Ein Banner mit dem Gesicht der Anti-Korruptions-Aktivistin Gandsjuk. Im Hintergrund Demonstranten.  (dpa/STR/NurPhoto)
Demonstranten fordern die Aufklärung des Mordes an der Anti-Korruptions-Aktivistin Gandsjuk (dpa/STR/NurPhoto)

Nach einem tödlichen Säure-Angriff auf die ukrainische Anti-Korruptions-Aktivistin Gandsjuk hat die Staatsanwaltschaft des Landes einen ranghohen Regionalpolitiker angeklagt.

Wie der Generalstaatsanwalt per Facebook mitteilte, steht der Vorsitzende des Regionalrats der Hafenstadt Cherson, Manger, in Verdacht, den Mord an Gandsjuk organisiert zu haben. Er habe eine "persönliche Abneigung" gegenüber der Aktivistin gepflegt.

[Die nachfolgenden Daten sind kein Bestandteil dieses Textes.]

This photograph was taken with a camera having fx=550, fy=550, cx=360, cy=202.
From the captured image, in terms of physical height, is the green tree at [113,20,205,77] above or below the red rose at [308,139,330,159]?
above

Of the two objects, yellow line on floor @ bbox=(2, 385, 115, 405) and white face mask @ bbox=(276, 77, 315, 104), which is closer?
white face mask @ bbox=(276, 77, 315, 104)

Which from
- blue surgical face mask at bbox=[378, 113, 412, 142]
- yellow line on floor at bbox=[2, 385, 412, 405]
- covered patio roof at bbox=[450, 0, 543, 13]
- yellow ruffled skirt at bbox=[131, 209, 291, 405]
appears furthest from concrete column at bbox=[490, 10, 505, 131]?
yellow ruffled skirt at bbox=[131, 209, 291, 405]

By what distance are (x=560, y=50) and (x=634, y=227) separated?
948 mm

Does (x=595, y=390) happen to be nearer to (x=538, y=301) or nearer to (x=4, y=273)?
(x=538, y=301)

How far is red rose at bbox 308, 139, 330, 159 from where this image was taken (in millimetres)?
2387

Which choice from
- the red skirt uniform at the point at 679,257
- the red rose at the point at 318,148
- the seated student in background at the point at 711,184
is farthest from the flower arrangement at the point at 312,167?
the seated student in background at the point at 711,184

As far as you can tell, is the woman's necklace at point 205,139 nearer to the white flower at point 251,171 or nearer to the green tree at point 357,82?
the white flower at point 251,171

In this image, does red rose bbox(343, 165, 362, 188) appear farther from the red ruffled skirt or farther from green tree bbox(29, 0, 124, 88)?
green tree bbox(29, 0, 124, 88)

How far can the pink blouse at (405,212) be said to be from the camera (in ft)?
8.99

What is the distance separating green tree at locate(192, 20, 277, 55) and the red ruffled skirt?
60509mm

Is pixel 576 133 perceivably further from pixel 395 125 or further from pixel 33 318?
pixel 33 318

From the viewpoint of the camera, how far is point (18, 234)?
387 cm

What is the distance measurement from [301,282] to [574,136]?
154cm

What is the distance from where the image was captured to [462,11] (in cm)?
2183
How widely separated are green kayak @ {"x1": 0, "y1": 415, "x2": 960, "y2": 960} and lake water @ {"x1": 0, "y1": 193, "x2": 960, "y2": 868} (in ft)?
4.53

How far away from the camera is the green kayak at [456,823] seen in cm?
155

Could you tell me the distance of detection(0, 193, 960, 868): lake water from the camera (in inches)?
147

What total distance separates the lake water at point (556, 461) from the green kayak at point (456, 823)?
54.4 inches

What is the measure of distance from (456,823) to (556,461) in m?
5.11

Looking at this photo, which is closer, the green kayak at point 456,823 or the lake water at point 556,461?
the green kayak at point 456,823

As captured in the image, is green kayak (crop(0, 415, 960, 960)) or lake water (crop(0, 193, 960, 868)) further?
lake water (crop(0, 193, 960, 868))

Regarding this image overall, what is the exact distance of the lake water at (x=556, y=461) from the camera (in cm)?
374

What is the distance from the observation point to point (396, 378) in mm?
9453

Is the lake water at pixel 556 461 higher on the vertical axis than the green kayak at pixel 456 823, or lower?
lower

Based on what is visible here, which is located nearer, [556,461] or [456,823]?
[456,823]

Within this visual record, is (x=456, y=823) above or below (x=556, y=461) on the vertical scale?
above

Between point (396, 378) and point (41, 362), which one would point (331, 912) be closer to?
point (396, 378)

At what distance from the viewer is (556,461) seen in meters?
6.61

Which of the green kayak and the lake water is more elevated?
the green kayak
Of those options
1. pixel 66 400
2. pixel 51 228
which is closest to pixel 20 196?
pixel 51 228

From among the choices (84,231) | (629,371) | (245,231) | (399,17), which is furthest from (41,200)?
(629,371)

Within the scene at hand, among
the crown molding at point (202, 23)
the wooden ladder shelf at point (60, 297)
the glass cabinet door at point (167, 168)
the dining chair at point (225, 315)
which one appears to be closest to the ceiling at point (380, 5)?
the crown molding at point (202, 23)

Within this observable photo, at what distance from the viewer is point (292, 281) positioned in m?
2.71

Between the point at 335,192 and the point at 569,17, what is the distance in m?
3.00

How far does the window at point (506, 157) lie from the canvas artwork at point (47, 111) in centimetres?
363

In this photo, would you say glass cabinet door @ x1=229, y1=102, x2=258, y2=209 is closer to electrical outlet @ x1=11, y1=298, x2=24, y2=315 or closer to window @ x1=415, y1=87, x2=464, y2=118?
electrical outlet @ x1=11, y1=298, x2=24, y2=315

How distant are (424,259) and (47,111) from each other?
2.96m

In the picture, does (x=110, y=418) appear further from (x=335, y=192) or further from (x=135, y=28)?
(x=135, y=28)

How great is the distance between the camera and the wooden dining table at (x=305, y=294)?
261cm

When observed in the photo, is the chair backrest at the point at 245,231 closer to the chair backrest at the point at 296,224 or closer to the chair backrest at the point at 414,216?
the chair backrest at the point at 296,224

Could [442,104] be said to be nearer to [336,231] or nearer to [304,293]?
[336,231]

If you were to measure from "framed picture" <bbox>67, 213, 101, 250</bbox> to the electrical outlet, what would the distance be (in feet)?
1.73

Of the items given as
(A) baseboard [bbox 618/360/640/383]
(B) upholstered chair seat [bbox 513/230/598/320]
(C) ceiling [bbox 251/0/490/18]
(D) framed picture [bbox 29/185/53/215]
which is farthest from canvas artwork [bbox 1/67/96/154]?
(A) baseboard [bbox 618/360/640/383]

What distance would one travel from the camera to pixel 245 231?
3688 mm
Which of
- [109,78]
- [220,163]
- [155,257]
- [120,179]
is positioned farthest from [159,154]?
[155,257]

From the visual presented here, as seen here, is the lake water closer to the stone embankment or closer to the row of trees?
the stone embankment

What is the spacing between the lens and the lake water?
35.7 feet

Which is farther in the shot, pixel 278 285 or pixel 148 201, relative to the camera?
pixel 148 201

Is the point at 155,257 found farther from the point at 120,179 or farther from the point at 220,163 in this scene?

Ein Unbekannter hatte Gandsjuk Ende Juli vergangenen Jahres mit Schwefelsäure überschüttet. Sie erlitt dabei schwerste Verätzungen und starb drei Monate später an den Folgen. Gandsjuk galt als Kritikerin der Sicherheitsbehörden und verurteilte vor allem die Korruption im regionalen Innenministerium.

Wegen des Säure-Angriffs waren in den vergangenen Monaten insgesamt sechs Verdächtige festgenommen worden, darunter jedoch kein möglicher Auftraggeber.

Manger war wegen des Verdachts bereits am Freitag aus der nationalistischen Vaterlandspartei der früheren Regierungschefin Timoschenko ausgeschlossen worden. Die Regierung in Kiew hatte die Tat verurteilt, auch die Europäische Union und die USA forderten Aufklärung.